To answer another question regarding curved text and finding zero: I made these for the directors of a school play. I turned the wooden bowls on my lathe, made sure the rim was as flat as possible, then carved the text. The bowls are about 1.5" deep in this instance.
The zero is the center of the bowl which I marked on the lathe with a pencil as a small target. I set X and Y by jogging the bit by 1mm and then .1mm increments until it lined up to the zero. I then set the Z by using a piece of paper as a feeler gauge on the rim, then set the zero at .1mm lower. I could have used the corner block for the Z, but that ran the risk of being at a slight angle. In any case it came out nicely and I did not have to run the job a second time with this hard maple material. It looks like I carved the circular edges of the rim, but that was done manually. You can see my mistake on the one to the right as I forgot to resize my model and Gcode for the slightly different diameter of the second bowl… I’m not as precise by hand as the CNC is :).

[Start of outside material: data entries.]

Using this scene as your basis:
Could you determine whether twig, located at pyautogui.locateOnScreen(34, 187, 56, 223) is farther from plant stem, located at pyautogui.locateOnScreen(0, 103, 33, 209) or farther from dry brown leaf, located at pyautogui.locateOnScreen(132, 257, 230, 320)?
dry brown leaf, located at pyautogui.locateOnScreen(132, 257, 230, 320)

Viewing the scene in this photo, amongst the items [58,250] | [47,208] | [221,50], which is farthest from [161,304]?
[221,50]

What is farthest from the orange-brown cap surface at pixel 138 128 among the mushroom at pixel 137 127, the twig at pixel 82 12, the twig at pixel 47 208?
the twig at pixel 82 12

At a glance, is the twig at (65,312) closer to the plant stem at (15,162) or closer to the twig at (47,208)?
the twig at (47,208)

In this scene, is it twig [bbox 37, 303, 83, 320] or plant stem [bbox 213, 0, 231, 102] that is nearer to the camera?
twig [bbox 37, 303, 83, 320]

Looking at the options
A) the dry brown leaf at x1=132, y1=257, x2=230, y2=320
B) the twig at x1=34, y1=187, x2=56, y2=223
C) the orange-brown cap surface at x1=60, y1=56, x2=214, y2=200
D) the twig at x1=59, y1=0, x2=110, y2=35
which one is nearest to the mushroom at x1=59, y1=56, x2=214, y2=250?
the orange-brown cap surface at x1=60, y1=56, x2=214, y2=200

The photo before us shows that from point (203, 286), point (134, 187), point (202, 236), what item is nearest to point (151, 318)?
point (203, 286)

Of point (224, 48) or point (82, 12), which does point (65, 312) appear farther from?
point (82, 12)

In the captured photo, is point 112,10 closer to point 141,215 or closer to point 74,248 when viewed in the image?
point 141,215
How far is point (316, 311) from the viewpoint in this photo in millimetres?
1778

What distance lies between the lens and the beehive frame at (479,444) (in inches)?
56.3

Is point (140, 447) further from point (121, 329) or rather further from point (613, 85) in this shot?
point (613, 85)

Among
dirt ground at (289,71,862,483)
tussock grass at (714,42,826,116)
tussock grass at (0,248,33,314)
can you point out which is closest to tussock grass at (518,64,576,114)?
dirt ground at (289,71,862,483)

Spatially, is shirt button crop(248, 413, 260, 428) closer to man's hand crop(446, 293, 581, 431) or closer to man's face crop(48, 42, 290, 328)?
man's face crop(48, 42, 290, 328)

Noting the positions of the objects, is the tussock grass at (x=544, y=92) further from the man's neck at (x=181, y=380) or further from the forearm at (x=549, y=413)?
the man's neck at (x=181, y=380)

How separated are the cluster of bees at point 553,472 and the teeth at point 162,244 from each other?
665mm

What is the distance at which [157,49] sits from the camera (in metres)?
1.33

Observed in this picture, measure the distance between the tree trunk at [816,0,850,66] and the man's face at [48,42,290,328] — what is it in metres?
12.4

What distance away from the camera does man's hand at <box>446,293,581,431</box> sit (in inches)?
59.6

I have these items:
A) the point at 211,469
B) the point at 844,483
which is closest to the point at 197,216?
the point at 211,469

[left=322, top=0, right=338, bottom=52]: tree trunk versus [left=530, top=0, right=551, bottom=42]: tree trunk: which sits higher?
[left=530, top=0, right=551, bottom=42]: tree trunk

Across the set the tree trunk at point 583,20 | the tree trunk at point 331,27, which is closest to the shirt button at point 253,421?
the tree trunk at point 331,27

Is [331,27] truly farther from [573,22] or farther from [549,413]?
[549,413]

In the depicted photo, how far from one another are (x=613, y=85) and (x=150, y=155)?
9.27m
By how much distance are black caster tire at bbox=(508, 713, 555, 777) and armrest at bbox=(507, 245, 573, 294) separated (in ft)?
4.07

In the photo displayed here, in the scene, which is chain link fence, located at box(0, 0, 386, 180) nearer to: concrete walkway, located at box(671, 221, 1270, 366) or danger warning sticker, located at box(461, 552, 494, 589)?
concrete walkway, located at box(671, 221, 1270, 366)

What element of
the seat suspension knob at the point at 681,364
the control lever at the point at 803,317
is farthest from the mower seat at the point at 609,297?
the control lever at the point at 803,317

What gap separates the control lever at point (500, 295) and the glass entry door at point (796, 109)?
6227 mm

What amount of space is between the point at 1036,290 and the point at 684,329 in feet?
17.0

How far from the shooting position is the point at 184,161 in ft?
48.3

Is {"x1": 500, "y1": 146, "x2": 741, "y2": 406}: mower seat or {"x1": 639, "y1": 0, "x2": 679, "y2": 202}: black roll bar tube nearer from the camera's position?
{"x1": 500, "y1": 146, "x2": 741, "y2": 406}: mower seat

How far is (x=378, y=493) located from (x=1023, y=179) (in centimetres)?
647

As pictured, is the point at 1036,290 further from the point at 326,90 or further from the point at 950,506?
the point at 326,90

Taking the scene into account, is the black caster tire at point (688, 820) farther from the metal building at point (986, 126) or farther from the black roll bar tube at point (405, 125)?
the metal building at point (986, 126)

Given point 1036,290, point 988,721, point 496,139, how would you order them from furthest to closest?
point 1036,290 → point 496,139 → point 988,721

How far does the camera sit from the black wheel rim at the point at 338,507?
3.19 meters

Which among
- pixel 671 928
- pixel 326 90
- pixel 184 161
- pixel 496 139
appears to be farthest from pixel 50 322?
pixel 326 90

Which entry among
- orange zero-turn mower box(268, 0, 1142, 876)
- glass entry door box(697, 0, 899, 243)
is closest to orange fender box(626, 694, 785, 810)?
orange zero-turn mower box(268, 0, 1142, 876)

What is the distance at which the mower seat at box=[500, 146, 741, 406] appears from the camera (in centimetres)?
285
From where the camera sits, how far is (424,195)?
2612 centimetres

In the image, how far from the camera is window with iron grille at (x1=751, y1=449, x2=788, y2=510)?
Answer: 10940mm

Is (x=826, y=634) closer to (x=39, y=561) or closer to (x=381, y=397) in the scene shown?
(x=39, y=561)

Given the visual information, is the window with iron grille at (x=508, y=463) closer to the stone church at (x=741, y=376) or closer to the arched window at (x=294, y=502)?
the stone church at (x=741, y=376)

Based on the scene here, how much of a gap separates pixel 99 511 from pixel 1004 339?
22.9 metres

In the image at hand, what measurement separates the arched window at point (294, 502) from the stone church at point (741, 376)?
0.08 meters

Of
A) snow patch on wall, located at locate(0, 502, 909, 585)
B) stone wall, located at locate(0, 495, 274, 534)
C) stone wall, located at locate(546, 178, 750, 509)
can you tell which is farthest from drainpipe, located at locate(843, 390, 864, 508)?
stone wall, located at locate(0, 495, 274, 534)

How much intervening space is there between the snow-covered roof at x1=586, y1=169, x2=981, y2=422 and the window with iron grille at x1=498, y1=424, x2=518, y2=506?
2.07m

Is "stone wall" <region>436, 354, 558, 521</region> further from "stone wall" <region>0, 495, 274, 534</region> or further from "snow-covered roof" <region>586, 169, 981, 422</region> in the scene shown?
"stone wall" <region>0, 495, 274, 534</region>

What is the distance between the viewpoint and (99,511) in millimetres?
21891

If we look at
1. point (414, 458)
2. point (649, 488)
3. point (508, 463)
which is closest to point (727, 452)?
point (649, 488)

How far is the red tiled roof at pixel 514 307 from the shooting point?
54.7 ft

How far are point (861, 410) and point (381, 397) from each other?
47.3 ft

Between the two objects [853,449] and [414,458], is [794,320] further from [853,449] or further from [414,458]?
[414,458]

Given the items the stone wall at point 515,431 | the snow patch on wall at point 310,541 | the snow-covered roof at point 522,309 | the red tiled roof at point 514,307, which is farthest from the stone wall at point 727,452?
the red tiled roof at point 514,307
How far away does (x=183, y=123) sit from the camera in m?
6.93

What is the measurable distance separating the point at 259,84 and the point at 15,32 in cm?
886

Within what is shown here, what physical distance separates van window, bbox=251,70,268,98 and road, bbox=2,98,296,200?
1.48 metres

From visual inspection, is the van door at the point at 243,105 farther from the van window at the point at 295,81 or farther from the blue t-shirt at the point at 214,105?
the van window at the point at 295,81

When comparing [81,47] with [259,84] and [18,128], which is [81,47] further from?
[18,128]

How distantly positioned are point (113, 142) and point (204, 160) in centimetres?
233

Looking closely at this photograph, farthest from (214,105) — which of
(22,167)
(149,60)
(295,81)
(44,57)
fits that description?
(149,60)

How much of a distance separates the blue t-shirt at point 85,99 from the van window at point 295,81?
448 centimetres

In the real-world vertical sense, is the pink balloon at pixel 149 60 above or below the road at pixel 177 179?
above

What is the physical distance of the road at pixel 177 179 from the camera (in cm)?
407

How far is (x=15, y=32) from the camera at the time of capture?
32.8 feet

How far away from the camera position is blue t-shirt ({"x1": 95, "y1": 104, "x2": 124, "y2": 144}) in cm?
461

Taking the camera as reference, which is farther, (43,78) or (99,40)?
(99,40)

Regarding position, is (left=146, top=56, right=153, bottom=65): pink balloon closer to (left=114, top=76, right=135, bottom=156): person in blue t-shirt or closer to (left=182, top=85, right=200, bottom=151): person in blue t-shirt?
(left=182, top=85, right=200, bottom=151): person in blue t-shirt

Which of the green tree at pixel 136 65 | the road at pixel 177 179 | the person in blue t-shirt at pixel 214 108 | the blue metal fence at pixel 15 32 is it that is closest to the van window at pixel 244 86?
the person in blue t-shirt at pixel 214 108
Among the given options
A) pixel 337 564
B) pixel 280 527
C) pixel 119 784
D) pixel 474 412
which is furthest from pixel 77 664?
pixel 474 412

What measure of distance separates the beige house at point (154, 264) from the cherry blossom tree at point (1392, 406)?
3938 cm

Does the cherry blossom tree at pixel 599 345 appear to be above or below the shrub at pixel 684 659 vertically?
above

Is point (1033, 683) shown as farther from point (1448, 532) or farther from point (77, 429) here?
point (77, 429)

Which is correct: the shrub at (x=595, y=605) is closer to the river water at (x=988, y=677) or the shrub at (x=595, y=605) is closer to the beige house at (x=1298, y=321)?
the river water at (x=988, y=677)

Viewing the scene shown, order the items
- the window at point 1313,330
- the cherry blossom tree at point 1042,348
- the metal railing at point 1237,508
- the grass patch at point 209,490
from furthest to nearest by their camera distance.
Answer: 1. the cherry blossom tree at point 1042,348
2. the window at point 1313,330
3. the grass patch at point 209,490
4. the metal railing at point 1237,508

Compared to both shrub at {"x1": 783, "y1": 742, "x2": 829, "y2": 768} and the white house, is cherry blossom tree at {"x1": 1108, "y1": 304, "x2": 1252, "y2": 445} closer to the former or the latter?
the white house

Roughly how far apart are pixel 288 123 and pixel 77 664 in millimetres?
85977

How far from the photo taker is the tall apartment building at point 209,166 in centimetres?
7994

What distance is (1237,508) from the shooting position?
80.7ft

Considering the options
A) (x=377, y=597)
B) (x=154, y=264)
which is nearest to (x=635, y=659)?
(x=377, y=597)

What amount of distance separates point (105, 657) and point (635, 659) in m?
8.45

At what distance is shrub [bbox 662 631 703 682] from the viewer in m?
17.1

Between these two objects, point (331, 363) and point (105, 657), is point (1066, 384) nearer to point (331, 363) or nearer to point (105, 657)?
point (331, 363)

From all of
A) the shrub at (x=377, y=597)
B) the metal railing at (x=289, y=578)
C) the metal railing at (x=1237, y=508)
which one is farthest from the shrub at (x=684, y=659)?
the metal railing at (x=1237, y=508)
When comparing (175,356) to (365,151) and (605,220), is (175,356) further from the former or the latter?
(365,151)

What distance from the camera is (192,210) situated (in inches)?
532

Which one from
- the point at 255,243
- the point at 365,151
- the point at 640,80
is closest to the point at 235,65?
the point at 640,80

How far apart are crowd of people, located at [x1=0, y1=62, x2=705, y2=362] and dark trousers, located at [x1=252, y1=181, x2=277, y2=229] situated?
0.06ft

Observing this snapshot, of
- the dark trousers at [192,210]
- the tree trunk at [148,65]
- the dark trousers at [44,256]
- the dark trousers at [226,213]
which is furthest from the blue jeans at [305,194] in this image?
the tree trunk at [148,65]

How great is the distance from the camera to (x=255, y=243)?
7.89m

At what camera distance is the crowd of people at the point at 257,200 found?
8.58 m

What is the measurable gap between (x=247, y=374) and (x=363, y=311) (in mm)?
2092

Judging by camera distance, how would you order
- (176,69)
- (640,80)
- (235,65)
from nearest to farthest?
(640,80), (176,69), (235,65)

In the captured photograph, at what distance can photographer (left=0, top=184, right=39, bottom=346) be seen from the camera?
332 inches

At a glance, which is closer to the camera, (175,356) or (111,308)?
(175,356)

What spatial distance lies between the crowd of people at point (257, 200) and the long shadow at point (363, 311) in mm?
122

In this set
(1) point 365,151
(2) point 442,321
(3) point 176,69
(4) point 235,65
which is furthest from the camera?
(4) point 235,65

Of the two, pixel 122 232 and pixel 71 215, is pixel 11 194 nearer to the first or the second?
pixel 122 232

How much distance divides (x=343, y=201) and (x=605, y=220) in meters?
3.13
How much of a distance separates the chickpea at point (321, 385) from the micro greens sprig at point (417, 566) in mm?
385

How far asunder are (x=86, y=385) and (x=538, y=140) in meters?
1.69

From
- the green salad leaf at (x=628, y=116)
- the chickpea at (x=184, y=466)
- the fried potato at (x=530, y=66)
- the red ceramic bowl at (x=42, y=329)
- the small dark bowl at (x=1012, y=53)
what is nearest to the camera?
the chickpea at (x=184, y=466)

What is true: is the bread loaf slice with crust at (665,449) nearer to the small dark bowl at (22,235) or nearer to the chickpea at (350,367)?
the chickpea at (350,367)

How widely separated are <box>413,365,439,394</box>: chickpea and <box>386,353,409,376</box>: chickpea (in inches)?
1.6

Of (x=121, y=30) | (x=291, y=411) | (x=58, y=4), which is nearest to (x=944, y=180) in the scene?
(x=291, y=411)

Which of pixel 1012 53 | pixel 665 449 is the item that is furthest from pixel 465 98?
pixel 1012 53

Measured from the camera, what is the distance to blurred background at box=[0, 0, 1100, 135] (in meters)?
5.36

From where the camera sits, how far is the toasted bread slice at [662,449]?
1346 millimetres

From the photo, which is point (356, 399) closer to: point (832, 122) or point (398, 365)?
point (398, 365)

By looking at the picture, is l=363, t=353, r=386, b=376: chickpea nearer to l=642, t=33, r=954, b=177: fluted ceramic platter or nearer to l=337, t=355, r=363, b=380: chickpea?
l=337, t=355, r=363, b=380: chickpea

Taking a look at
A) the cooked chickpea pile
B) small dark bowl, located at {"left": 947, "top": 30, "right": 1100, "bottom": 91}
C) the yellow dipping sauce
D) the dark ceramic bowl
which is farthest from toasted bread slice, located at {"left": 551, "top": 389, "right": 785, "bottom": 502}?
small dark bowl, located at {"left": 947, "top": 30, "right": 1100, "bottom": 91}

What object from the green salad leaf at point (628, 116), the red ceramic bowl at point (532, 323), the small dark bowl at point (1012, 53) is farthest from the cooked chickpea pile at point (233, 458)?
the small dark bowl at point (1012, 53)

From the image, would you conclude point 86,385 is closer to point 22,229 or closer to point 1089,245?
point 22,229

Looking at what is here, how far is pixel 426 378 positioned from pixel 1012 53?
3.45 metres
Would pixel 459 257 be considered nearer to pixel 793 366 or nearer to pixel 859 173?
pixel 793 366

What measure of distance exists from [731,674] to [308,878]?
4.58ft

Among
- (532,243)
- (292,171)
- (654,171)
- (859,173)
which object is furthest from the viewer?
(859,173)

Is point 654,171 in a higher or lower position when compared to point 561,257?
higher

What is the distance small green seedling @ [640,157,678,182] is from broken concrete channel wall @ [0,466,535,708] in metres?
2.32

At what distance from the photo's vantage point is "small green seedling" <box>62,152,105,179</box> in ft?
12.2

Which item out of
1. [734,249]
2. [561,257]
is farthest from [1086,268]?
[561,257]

I’ve been asked how I got the logos on the inside of the bowl. Actually the Arendelle “flag” design. This ended up being pretty easy when I found clear shipping labels (Avery) that can be run through a laser printer. This was a 2x4" label but some are full pages so decals are easy to make. Getting them reasonably centered required a more calibrated eyeball…
Nicely done!
I had the same style of bowl to do a couple of years ago. Made a drawing with 3 circles to be able to curve & center the text, and used the center hole (which was later filled with a button) to set X&Y, then set Z the same way as you with a piece of paper (glad that’s how I learned a long time ago!). But I did an air cut first about an inch high to make sure I had everything right. It’s 14" across.
But the 2nd picture worried me more than the platter. That’s a lot of lettering that I had to worry about chipping out (it’s 14 x 8).